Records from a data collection
--------------------------------------------------

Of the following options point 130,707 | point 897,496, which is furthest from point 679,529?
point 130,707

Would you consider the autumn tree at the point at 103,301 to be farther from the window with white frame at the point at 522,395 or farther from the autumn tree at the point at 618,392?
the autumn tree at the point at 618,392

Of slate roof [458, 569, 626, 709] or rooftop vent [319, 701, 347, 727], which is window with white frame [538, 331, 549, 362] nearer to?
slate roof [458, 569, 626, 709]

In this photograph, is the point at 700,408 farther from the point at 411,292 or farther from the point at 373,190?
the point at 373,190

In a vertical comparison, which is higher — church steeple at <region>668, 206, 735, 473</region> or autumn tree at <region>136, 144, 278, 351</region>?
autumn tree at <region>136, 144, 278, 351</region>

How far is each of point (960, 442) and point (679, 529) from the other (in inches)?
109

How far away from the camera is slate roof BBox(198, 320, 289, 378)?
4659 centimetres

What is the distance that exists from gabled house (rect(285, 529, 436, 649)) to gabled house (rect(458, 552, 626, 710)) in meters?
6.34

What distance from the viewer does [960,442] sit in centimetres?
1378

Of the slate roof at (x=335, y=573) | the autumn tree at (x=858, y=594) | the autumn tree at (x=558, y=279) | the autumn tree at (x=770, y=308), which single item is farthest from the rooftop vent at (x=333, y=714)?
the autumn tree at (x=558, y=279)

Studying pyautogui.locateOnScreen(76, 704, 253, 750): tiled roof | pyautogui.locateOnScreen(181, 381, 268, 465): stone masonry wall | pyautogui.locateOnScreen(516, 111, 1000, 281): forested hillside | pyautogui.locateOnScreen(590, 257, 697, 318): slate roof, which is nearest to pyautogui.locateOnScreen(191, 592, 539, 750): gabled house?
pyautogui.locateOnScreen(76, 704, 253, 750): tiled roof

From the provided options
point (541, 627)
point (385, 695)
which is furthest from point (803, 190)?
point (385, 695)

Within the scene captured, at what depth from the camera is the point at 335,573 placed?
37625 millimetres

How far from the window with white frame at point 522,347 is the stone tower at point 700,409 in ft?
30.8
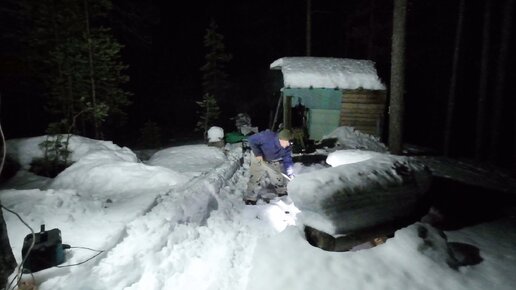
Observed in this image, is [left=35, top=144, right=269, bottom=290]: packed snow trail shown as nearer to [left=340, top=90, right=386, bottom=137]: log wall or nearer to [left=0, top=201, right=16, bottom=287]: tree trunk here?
[left=0, top=201, right=16, bottom=287]: tree trunk

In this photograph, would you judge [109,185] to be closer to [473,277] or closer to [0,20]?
[473,277]

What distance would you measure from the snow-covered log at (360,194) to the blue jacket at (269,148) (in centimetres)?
240

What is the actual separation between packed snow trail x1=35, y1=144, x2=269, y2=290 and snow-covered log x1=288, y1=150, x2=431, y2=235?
4.42 ft

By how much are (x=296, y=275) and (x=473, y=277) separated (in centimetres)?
247

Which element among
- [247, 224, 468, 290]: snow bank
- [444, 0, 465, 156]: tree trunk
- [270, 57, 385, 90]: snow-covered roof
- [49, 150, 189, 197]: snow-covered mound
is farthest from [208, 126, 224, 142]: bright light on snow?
[444, 0, 465, 156]: tree trunk

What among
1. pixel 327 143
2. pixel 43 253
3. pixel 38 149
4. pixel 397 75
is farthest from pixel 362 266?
pixel 38 149

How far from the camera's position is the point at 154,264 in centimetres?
500

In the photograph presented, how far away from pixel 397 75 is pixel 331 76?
471 cm

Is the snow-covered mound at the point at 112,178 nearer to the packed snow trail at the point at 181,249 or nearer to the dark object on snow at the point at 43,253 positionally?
the packed snow trail at the point at 181,249

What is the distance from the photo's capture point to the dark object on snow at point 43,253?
4.36m

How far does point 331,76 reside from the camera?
1612 centimetres

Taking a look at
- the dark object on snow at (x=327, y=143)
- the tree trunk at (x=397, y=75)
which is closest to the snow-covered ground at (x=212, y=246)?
the tree trunk at (x=397, y=75)

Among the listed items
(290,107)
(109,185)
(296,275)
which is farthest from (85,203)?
(290,107)

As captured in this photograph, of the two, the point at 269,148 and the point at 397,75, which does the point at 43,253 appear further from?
the point at 397,75
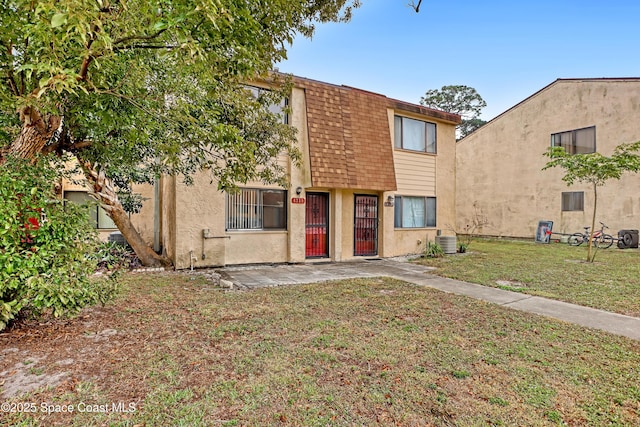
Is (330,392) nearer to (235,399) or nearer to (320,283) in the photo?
(235,399)

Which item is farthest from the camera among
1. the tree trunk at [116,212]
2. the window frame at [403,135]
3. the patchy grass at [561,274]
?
the window frame at [403,135]

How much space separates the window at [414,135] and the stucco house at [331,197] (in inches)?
1.6

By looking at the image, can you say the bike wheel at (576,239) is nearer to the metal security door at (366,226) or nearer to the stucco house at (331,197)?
the stucco house at (331,197)

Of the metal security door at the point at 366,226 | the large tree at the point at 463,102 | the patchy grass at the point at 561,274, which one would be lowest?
the patchy grass at the point at 561,274

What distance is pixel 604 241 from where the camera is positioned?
1576 cm

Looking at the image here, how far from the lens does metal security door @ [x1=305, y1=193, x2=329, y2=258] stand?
10.8m

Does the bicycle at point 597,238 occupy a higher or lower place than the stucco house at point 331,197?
lower

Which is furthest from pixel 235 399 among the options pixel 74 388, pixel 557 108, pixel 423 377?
pixel 557 108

--------------------------------------------------

• Task details:
Would you return the data exactly as written, without the pictures?

• Solution to the problem:
Of the following options point 130,707 | point 897,496, which is furthest from point 679,529?
point 130,707

Would you consider the autumn tree at the point at 103,301 to be farther from the window with white frame at the point at 522,395 or farther from the autumn tree at the point at 618,392?
the autumn tree at the point at 618,392

Of slate roof [458, 569, 626, 709] or rooftop vent [319, 701, 347, 727], which is window with white frame [538, 331, 549, 362] nearer to?
slate roof [458, 569, 626, 709]

In this photograph, is the point at 700,408 farther from the point at 411,292 or farther from the point at 373,190?
the point at 373,190

In a vertical comparison, which is higher — church steeple at <region>668, 206, 735, 473</region> or autumn tree at <region>136, 144, 278, 351</region>?
autumn tree at <region>136, 144, 278, 351</region>

How far is each of point (960, 442) and point (679, 529) from the other (in inches)?
109

How far away from the camera is slate roof BBox(198, 320, 289, 378)?
4659 centimetres

What is the distance that exists from gabled house (rect(285, 529, 436, 649)) to gabled house (rect(458, 552, 626, 710)) in meters?
6.34

What distance from the viewer does [960,442] sit in centimetres?
1378

Of the slate roof at (x=335, y=573) | the autumn tree at (x=858, y=594) | the autumn tree at (x=558, y=279) | the autumn tree at (x=770, y=308), which single item is farthest from the rooftop vent at (x=333, y=714)?
the autumn tree at (x=558, y=279)

Studying pyautogui.locateOnScreen(76, 704, 253, 750): tiled roof | pyautogui.locateOnScreen(181, 381, 268, 465): stone masonry wall | pyautogui.locateOnScreen(516, 111, 1000, 281): forested hillside | pyautogui.locateOnScreen(590, 257, 697, 318): slate roof, which is nearest to pyautogui.locateOnScreen(191, 592, 539, 750): gabled house?
pyautogui.locateOnScreen(76, 704, 253, 750): tiled roof

From the provided options
point (541, 627)
point (385, 695)
which is furthest from point (803, 190)?
point (385, 695)

Within the scene captured, at what depth from the camera is the point at 335,573 placed?
37625 millimetres

How far from the window with white frame at point 522,347 is the stone tower at point 700,409 in ft?
30.8
Observed in this image, is [left=35, top=144, right=269, bottom=290]: packed snow trail shown as nearer to [left=340, top=90, right=386, bottom=137]: log wall or nearer to [left=0, top=201, right=16, bottom=287]: tree trunk here?
[left=0, top=201, right=16, bottom=287]: tree trunk

In this photograph, would you judge [109,185] to be closer to [473,277] or closer to [0,20]?
[473,277]

What distance would you measure from the snow-covered log at (360,194) to the blue jacket at (269,148) (in centimetres)?
240

What is the actual separation between packed snow trail x1=35, y1=144, x2=269, y2=290 and snow-covered log x1=288, y1=150, x2=431, y2=235?
4.42 ft

By how much are (x=296, y=275) and (x=473, y=277) separated (in centimetres)?
247

Which element among
- [247, 224, 468, 290]: snow bank
- [444, 0, 465, 156]: tree trunk
- [270, 57, 385, 90]: snow-covered roof
- [49, 150, 189, 197]: snow-covered mound
is farthest from [208, 126, 224, 142]: bright light on snow?
[444, 0, 465, 156]: tree trunk

What among
1. pixel 327 143
2. pixel 43 253
3. pixel 38 149
4. pixel 397 75
is farthest from pixel 362 266?
pixel 38 149

How far from the camera's position is the point at 154,264 in centimetres?
500

In the photograph presented, how far away from pixel 397 75 is pixel 331 76?
471 cm

Is the snow-covered mound at the point at 112,178 nearer to the packed snow trail at the point at 181,249 or nearer to the dark object on snow at the point at 43,253 positionally?
the packed snow trail at the point at 181,249

What is the distance from the photo's capture point to the dark object on snow at point 43,253?
4.36m

How far does point 331,76 reside from the camera?
1612 centimetres

Taking a look at
- the dark object on snow at (x=327, y=143)
- the tree trunk at (x=397, y=75)
which is closest to the snow-covered ground at (x=212, y=246)?
the tree trunk at (x=397, y=75)

Among the listed items
(290,107)
(109,185)
(296,275)
which is farthest from (85,203)?
(290,107)

As captured in this photograph, of the two, the point at 269,148 and the point at 397,75, which does the point at 43,253 appear further from?
the point at 397,75
Is (330,392) nearer to (235,399) or nearer to (320,283) in the photo?
(235,399)

Which item is farthest from the camera among
1. the tree trunk at [116,212]
2. the window frame at [403,135]
3. the patchy grass at [561,274]
?
the window frame at [403,135]

How much space separates the window at [414,135] and the stucco house at [331,197] (in inches)?
1.6

By looking at the image, can you say the bike wheel at (576,239) is nearer to the metal security door at (366,226) or nearer to the stucco house at (331,197)?
the stucco house at (331,197)

Of the metal security door at the point at 366,226 | the large tree at the point at 463,102 | the patchy grass at the point at 561,274, which one would be lowest?
the patchy grass at the point at 561,274

What distance is pixel 604 241 from where the camera is positioned?
1576 cm

Looking at the image here, how far from the lens does metal security door @ [x1=305, y1=193, x2=329, y2=258] stand?
10.8m

Does the bicycle at point 597,238 occupy a higher or lower place than the stucco house at point 331,197?
lower

Which is furthest from pixel 235 399 among the options pixel 74 388, pixel 557 108, pixel 423 377?
pixel 557 108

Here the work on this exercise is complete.